White Line Fever (1975) — Too proud to bend, too tough to break

“This ain’t the ladies room. Come on in.”

Skip’s rating: Calling all Jan-Michael Vincents.

Skip’s review: Trucker movies are a weird breed. They are time capsules capturing the zeitgeist of the American blue-collar ‘70s, and I suspect that sociologists will use them as tools to research the cultural malaise at the intersection of cowboys and hippies, where slowly the gilded fantasy of a righteous yesterday moldered into the decaying hands of a bitter tomorrow.

Even amongst the faded, rose-colored memory of its peers, White Line Fever seems hopelessly démodé. Our protagonist Carrol Jo Hummer (Jan-Michael Vincent) is a man out of time. He believes that the world is just. He believes in law and order. He believes in providing for his family, but not at the expense of his ethical and moral boundaries.

What CJ learns, at the hands of ’70s sleazeball Duane Haller (Slim Pickens) and his boss Buck (L.Q. Jones), is that the only way to make a decent living is by being indecent. Unfortunately for all the hotshots and bigwigs in our story, this doesn’t jive with CJ or his fellow “gearjammers,” and a nice man becomes a dangerous one when you back him into a corner.

After being tasked with delivering contraband by his new employer (and I should add here that it’s very difficult for me to take Slim Pickens seriously when I’ve only ever seen him as a bumbling fool in Blazing Saddles), CJ ruffles a few feathers by causing a ruckus and making it very clear that the law means something to him. After being roughed up by Buck’s goons, and being refused work, CJ takes matters into his own hands by taking a work order at gunpoint.

The rest of our story is typical “good guy fighting for what is right, but will it cost him everything?” fare.

White Line Fever is the earliest example of trucksploitation I’ve seen, and while I’m not as well-versed on the genre as I’d like to be, it seems to have one characteristic that differentiates itself from other films of this era.

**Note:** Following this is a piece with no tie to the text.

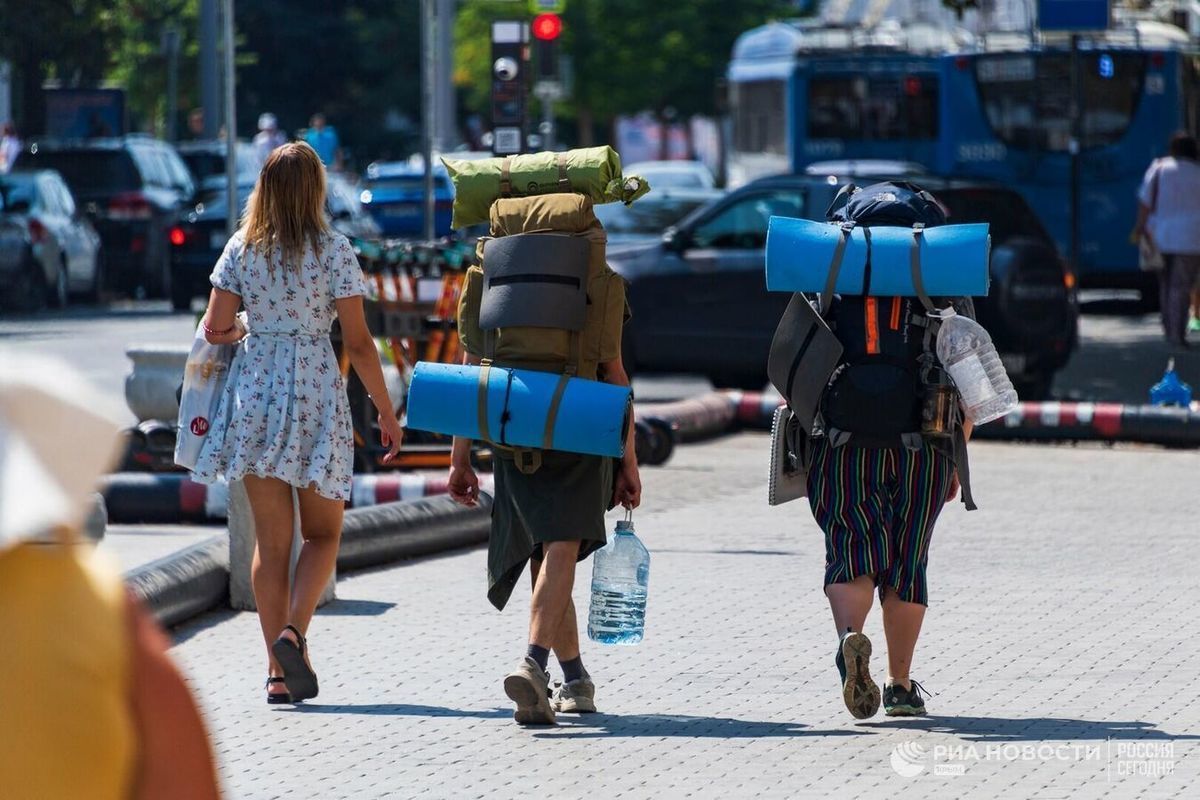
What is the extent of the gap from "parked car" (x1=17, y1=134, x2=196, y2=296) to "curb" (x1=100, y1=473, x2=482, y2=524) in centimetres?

Carrol Jo Hummer only breaks the law because he has to. He still believes that the world is fair and that good people win. It seems that, as the ’70s progressed, our blue-collar heroes became a little more jaded than Mr. Hummer. They openly break the rules for business and pleasure. They understand that no one is looking out for them, and that they have to make their own rules to succeed.

Overall, this is a fine film, and a decent introduction to trucksploitation if you’re hoping to watch the genre in chronological order. There are earlier examples, but you likely won’t miss anything by starting here. Convoy and Smokey and the Bandit both released after this film, and their protagonists lack the Boy Scout optimism of Carrol Jo Hummer.

The pacing is a little odd, as it seems that there are points of escalation that then de-escalate before ramping back up again. You’d think after running out on your boss after telling him where to stick it, and subsequently being beaten up by your co-workers (with the help of a dirty cop), you wouldn’t then show back up at work like nothing happened.

But then again, we aren’t all Carrol Jo Hummer.


  • The director of the film, Jonathan Kaplan, has a few interesting things to say about this film.
  • Regarding the straight-laced morality of the main character, Kaplan said “I was trying to counteract the right-wing vigilantism of some of the pictures that were around at the time.”
  • He also said that Columbia Pictures executive Peter Gruber wanted a trucker film because of the success of Truck Turner, despite the film having absolutely nothing to do with trucks (but is instead the nickname of the protagonist). Studio execs, amirite?
  • This film is often compared to the 1973 classic Walking Tall, as they’re both stories of good guys on quests to show the corrupt system what’s what.